Supported Volcengine `resource_id` values:

- `volc.seedasr.sauc.duration`
- `volc.seedasr.sauc.concurrent`
- `volc.bigasr.sauc.duration`
- `volc.bigasr.sauc.concurrent`

Do not commit API keys.

## Pairing Flow

1. Flash and boot the StickS3. The screen shows `VS-XXXX`.
2. Start the macOS desktop app.
3. Open `Pair Device...` from the menu bar app.
4. Select the matching `VS-XXXX` in the scan list and click `Pair`.
5. After saving, the desktop app scans for and connects to that device. Repeat this flow to pair additional devices.

You can also edit `paired_device_ids` manually.

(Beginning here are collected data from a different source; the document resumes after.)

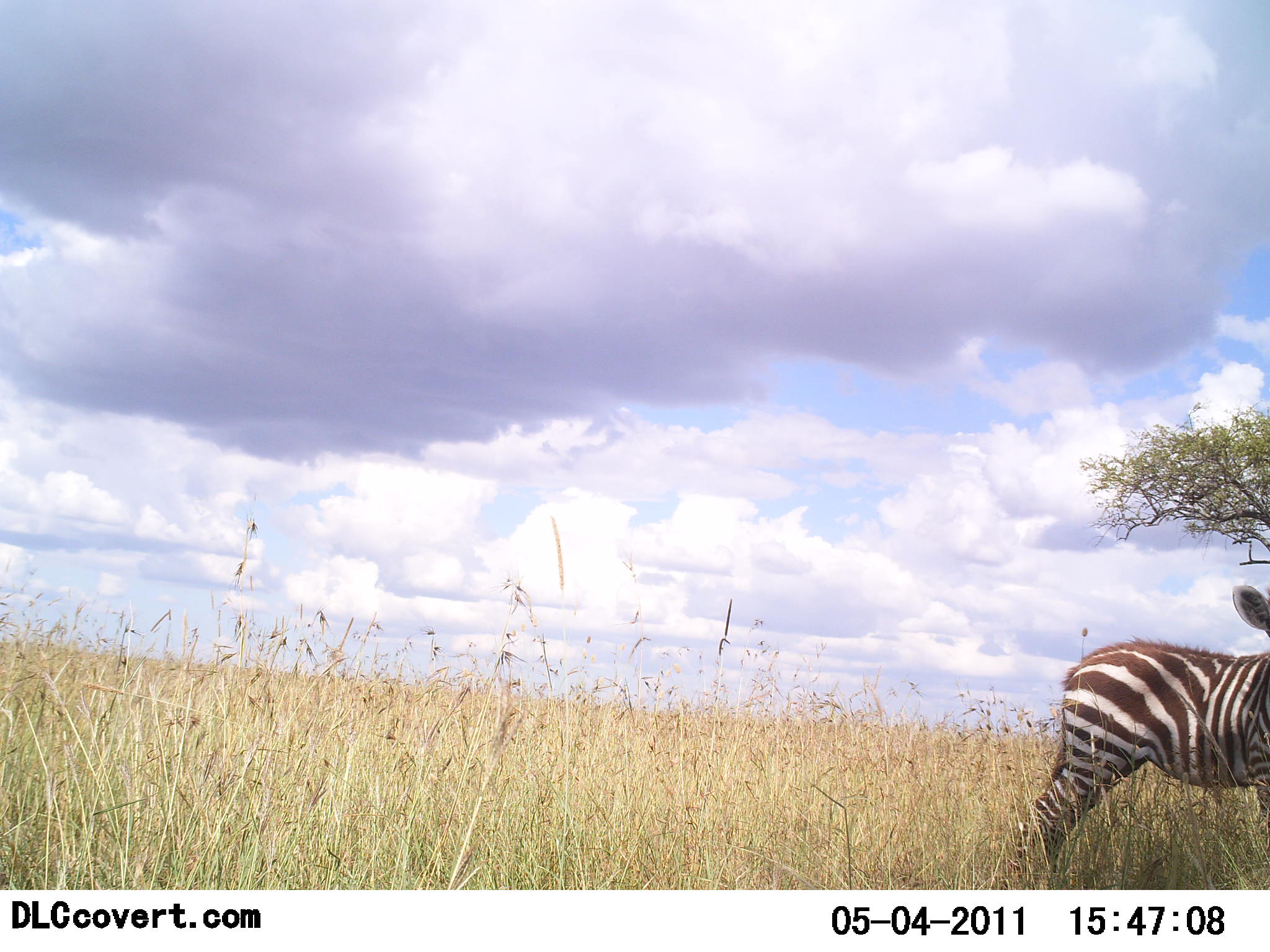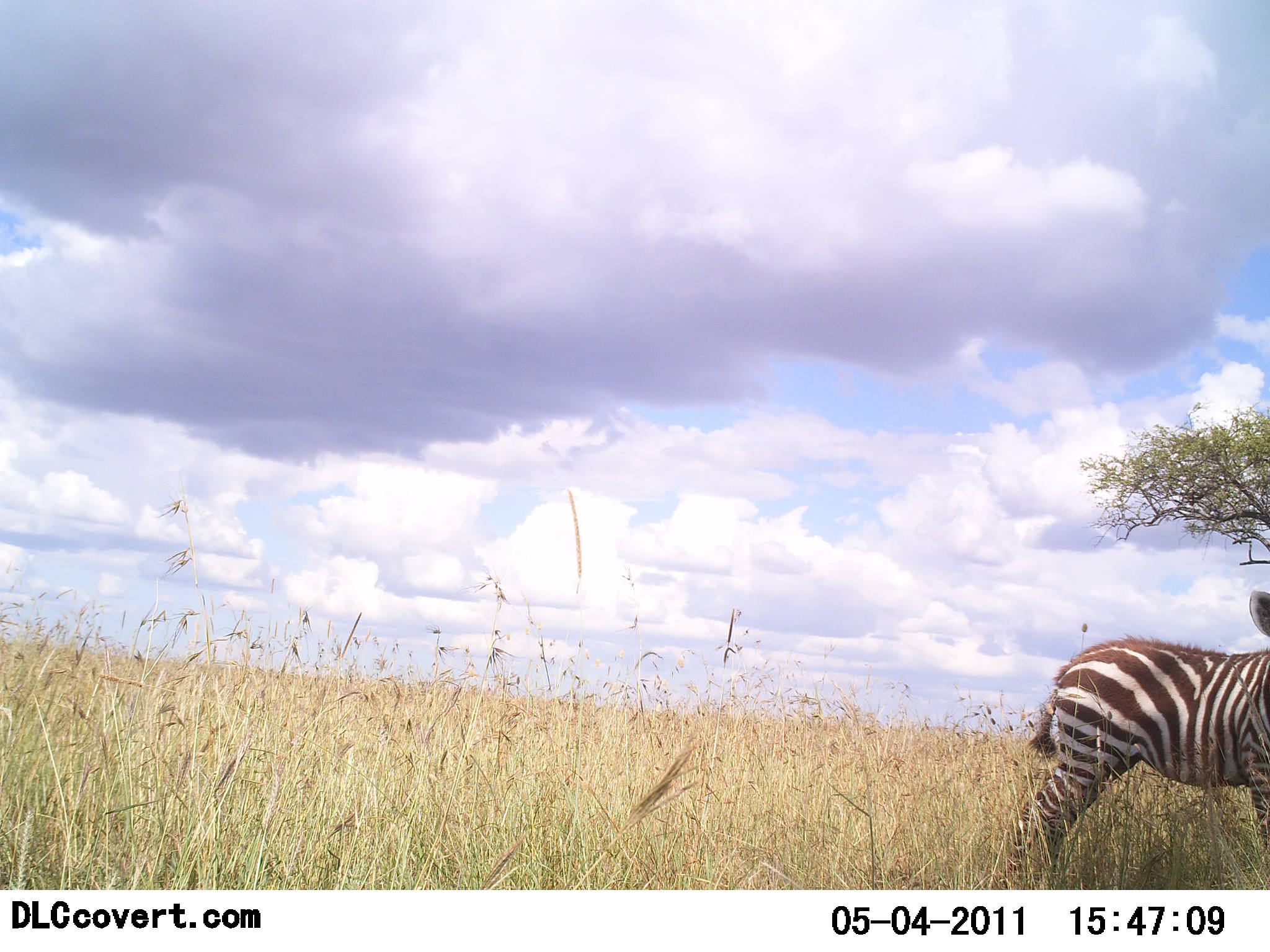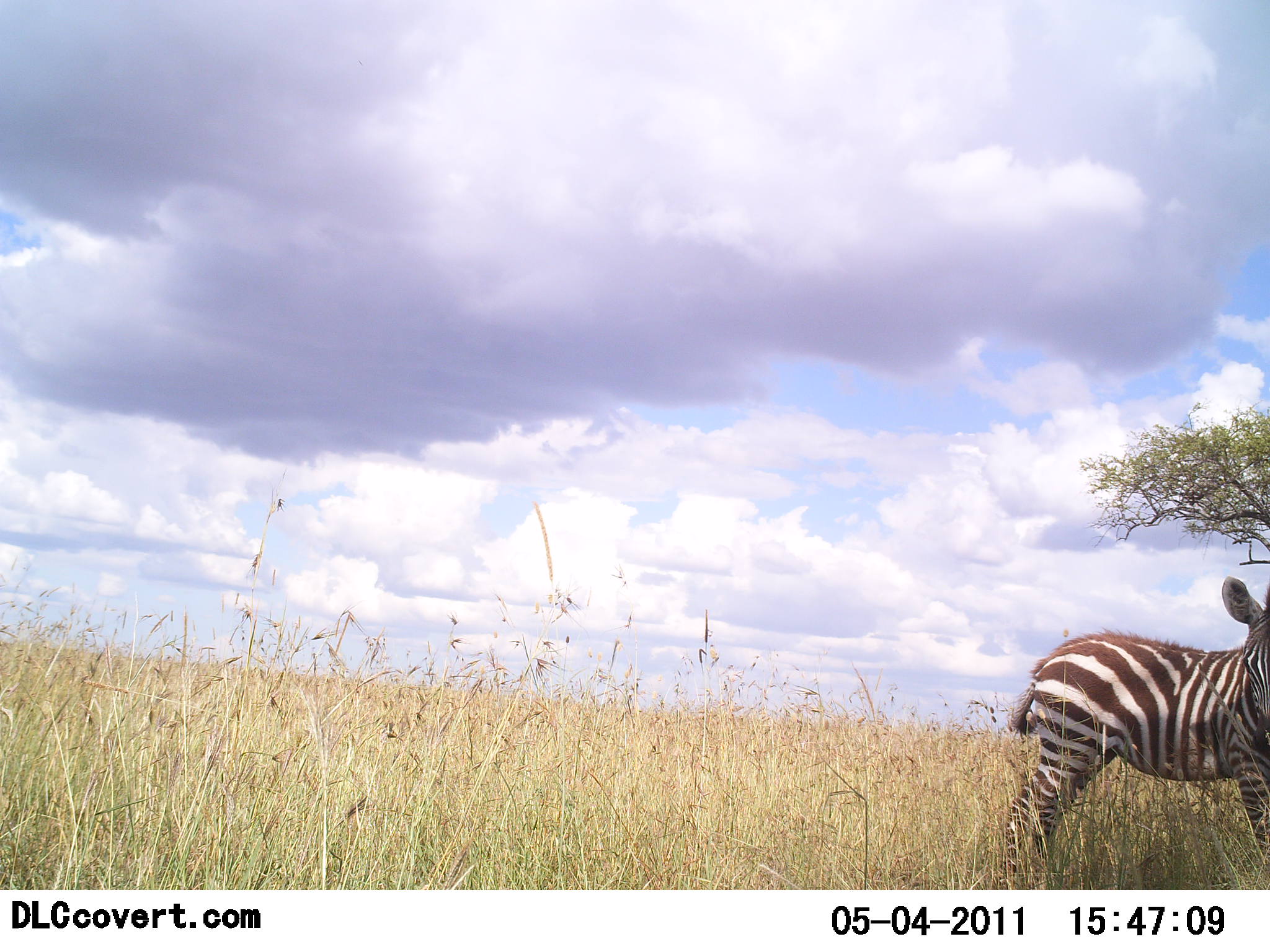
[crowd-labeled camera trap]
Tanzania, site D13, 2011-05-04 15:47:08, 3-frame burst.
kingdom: Animalia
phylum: Chordata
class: Mammalia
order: Perissodactyla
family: Equidae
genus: Equus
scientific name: Equus quagga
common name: plains zebra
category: zebra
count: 1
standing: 93%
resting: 0%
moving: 13%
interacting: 0%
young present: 53%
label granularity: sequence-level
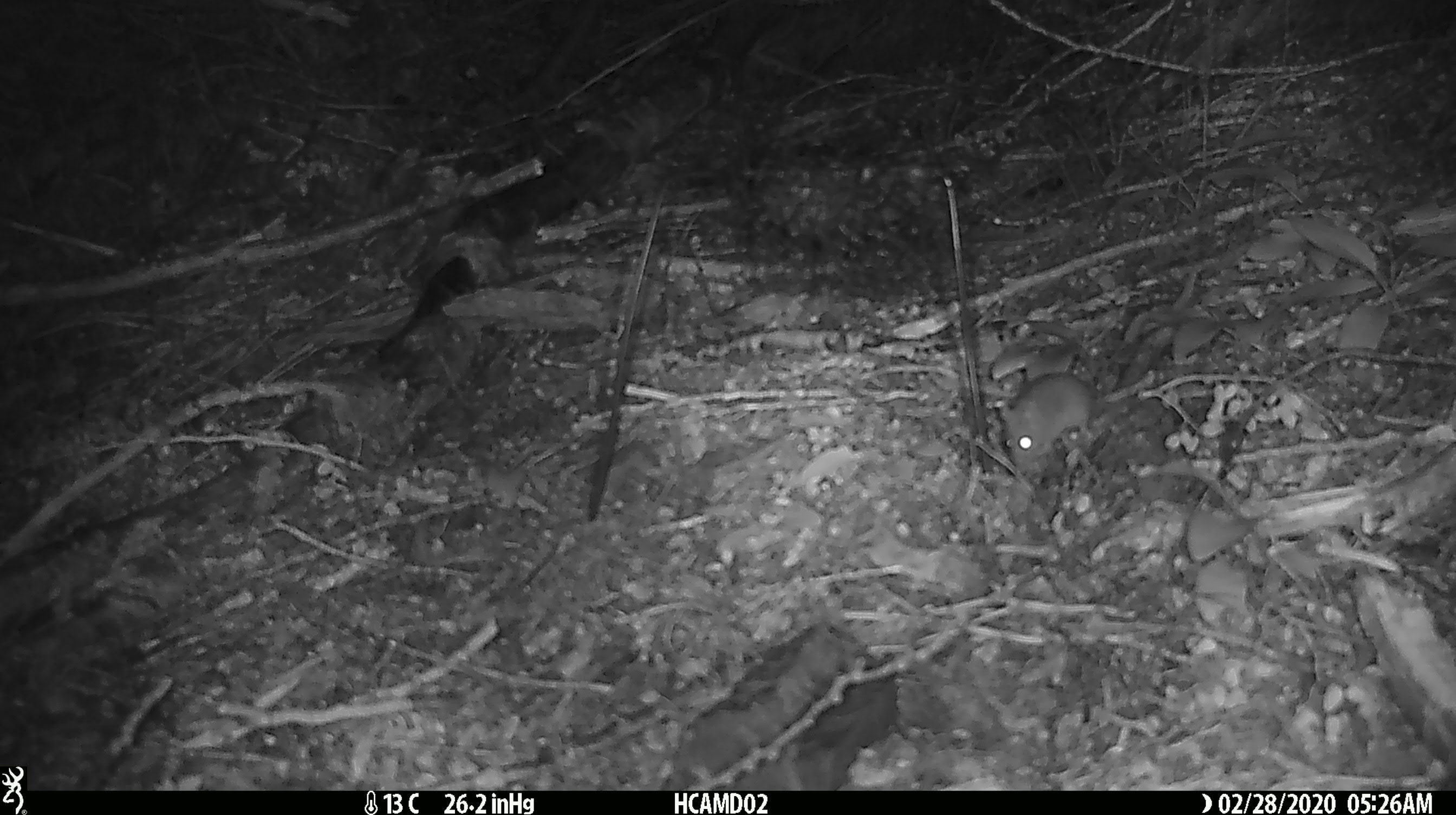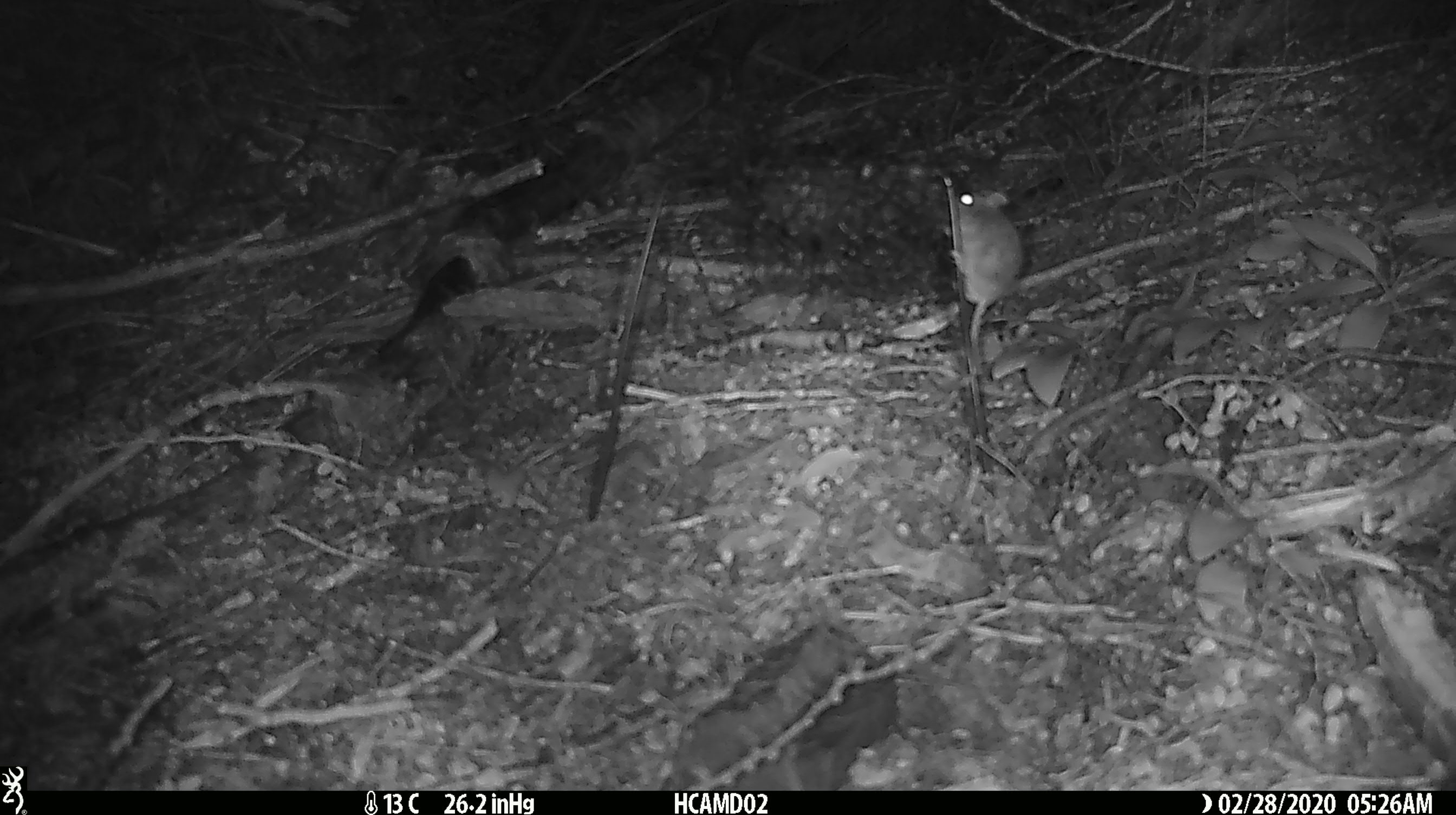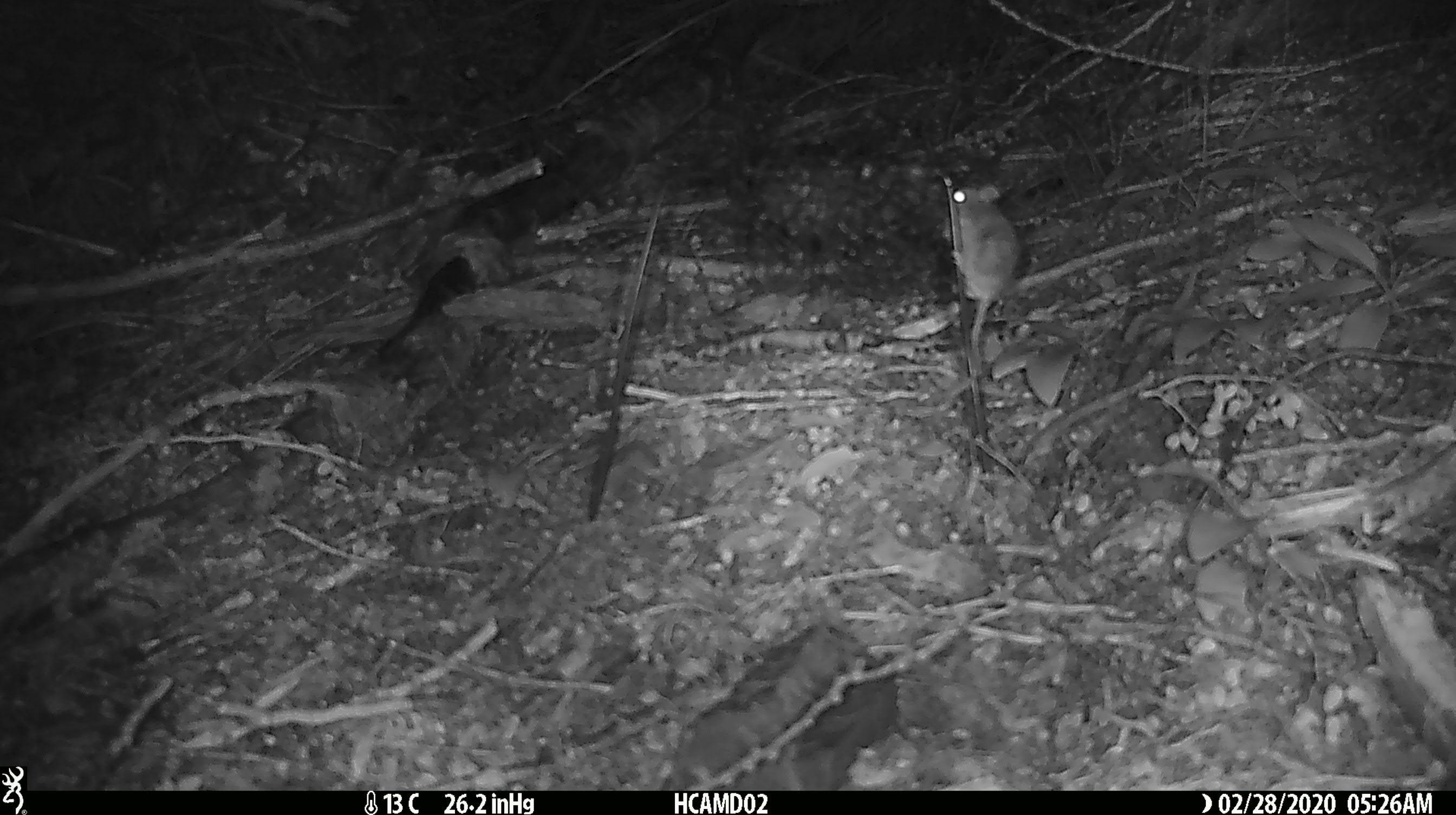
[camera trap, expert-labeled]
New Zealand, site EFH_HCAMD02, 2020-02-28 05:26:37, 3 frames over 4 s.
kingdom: Animalia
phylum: Chordata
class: Mammalia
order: Rodentia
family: Muridae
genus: Mus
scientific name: Mus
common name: mouse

When multiple IDs are saved, the desktop app ignores nearby unpaired VoiceStick devices.

## Debug Audio

Enable:

```toml
debug_audio_cache = true
```

Default output directory:

```text
~/Library/Application Support/VoiceStick/DebugAudio
```

Each valid recognition session is saved as a playable Ogg Opus file. Recordings shorter than 0.5 seconds are discarded by the desktop app and are not sent to ASR.